The selected biomarker IRF4 belongs to interferon regulatory factors (IRFs), a family of transcriptional regulators defined by a characteristic homology in their DNA-binding domain [54]. They play a crucial role in regulating various genes (such as IFNs, interleukins, MHC class I/II), as well as apoptosis and differentiation/maturation [55,56]. It was also reported that IRF4 was correlated with cancer, it was hypermethylated in gastric cancer cell lines and in primary gastric cancer tissues [57]. The combination of methylated IRF4, ELMO1, CLIP4 and MSC has been identified as biomarkers for detecting gastric cancer in endoscopic biopsies [54]. Methylated IRF4, in combination with IKZF1 and BCAT1, has been reported as blood-based biomarkers for detecting colorectal cancer [58].

The other selected ZEB2 gene, also known as SIP1, coding for a member of the Zfh-1 family of two-handed zinc finger/homeodomain proteins [59]. It functions as a DNA-binding transcriptional repressor that interacts with activated SMADs.
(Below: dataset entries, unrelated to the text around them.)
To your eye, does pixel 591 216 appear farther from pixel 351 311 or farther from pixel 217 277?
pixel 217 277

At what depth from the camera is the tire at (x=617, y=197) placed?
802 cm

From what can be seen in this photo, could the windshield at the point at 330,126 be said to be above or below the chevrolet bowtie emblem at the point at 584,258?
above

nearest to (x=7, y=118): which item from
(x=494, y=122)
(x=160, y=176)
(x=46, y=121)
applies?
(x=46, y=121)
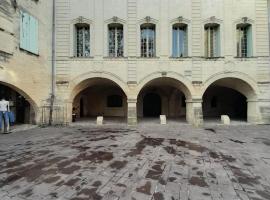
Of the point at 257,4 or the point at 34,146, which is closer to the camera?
the point at 34,146

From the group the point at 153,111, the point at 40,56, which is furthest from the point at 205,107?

ZEB2 has several biological functions, including inhibiting transcription by binding to DNA in different promoters [60,61], inhibiting E-cadherin transcription, and regulating Mesenchyme Homeobox 2 (MEOX2) expression. ZEB2 is expressed differentially in tumours and can regulate tumour cell growth [62]. The DMC selected is actually located in the long intergenic non-protein coding RNA 2993 (LINC02993), which is about ~ 3500 nt upstream of the ZEB2 gene. Its relation to the ZEB2 gene is not known.

There were limitations in this study. The panel’s performance should be validated in a larger sample size, including atrophic gastritis, benign gastric disease and other cancers as control groups. The early GC samples included in this study were relatively small, with only six cases in stage I (Table 1). The overall detection rate for ‘a quarter sample volume’ assay and ‘normal sample volume’ assay was only 33.33% (2/6). Based on the current data, the early sensitivity of the assay is unsatisfactory, and further validation is needed with a larger number of early cancer samples. Additionally, the panel should be compared to other existing biomarkers or tests for GC. These are the future directions of our study.
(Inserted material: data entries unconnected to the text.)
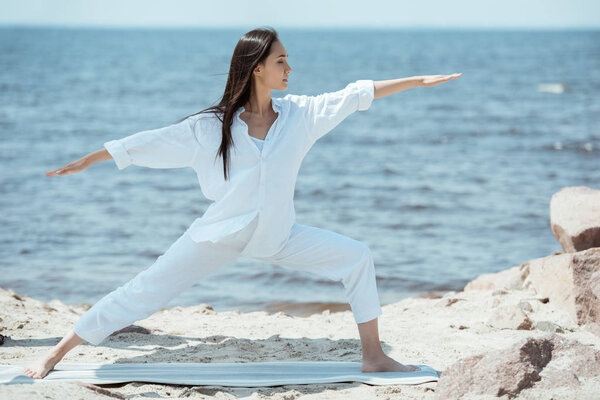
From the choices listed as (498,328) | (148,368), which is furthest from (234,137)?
(498,328)

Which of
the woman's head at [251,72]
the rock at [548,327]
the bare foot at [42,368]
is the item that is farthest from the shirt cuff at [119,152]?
the rock at [548,327]

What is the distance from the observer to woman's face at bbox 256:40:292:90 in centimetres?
395

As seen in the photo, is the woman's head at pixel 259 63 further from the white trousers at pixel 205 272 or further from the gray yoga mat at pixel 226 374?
the gray yoga mat at pixel 226 374

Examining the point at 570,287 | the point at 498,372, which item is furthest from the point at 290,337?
the point at 570,287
In conclusion, 30 DMCs were selected for detecting GC from TCGA and the GEO databases, 5 were further selected for biological validation. Primers and probes based on the DMCs’ surrounding region were designed and validated. The 5 markers were then validated and further selected in tissues and in a quarter sample volume of plasma. Among them, IRF4–1, IRF4–2, and ZEB2 were selected. Subsequently, the diagnostic performance of the panel [IRF4-(1&2) and ZEB2] was validated in normal sample volume of plasma for detecting gastric cancer. The panel demonstrated good performance in detecting GC and has good potential for clinical application.

Authors’contributions

YTZ designed the study and wrote the manuscript; CXB collected clinical samples. CXB and ZLW performed research and data analysis. All authors read and approved the final manuscript.

Ethics approval and consent to participate

This study was approved by the Ethics Committee of the First Affiliated Hospital of Zhengzhou University (2022-KY-0631-002). The collection of human samples and clinical data was in line with the principles of the Helsinki Declaration. Each participant signed the informed consent form for the use of their tissues and blood samples.

Acknowledgments

We express our gratitude to all the participants who took part in our study. We appreciate Dihan Zhou and Yan Zhang from Wuhan Ammunition Life-tech Company, Ltd. for their technical support.

Disclosure statement

No potential conflict of interest was reported by the author(s).

Data availability statement

The datasets used and/or analysed during the current study are available from the corresponding author upon reasonable request.

Supplementary material

Supplemental data for this article can be accessed online at https://doi.org/10.1080/15592294.2024.2374988

Additional information

Funding

This study was supported by science and technology project of Henan Province [232102310028].